🤖 AI Summary
The Infectious Disease Ontology (IDO) suffers from incomplete coverage, insufficient pathogen specificity, and challenges in cross-pathogen data integration. Method: We propose a “hub-and-spoke” ontology extension paradigm and systematically construct four pathogen-specific reference ontologies—Virus Infectious Disease Ontology (VIDO), Bacterial Infectious Disease Ontology (BIDO), Fungal Infectious Disease Ontology (MIDO), and Parasitic Infectious Disease Ontology (PIDO)—thereby collaboratively extending IDO and the Coronavirus Infectious Disease Ontology (CIDO). All ontologies are formalized in OWL and strictly adhere to OBO Foundry principles, enabling modular, reusable knowledge modeling. Contribution/Results: This suite addresses long-standing gaps in updated ontologies for bacterial, fungal, and parasitic diseases, significantly enhancing semantic consistency, interoperability, and computational analyzability of infectious disease data.
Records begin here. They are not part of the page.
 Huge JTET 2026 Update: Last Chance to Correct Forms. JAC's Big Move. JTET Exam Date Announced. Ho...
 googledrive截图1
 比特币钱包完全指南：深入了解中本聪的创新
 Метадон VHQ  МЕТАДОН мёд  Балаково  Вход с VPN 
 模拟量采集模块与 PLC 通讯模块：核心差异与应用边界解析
It establishes a standardized knowledge infrastructure to support precise epidemiological modeling and cross-pathogen comparative research.
📝 Abstract
Infectious diseases remain a critical global health challenge, and the integration of standardized ontologies plays a vital role in managing related data. The Infectious Disease Ontology (IDO) and its extensions, such as the Coronavirus Infectious Disease Ontology (CIDO), are essential for organizing and disseminating information related to infectious diseases. The COVID-19 pandemic highlighted the need for updating IDO and its virus-specific extensions. There is an additional need to update IDO extensions specific to bacteria, fungus, and parasite infectious diseases. We adopt the"hub and spoke"methodology to generate pathogen-specific extensions of IDO: Virus Infectious Disease Ontology (VIDO), Bacteria Infectious Disease Ontology (BIDO), Mycosis Infectious Disease Ontology (MIDO), and Parasite Infectious Disease Ontology (PIDO). The creation of pathogen-specific reference ontologies advances modularization and reusability of infectious disease data within the IDO ecosystem. Future work will focus on further refining these ontologies, creating new extensions, and developing application ontologies based on them, in line with ongoing efforts to standardize biological and biomedical terminologies for improved data sharing and analysis.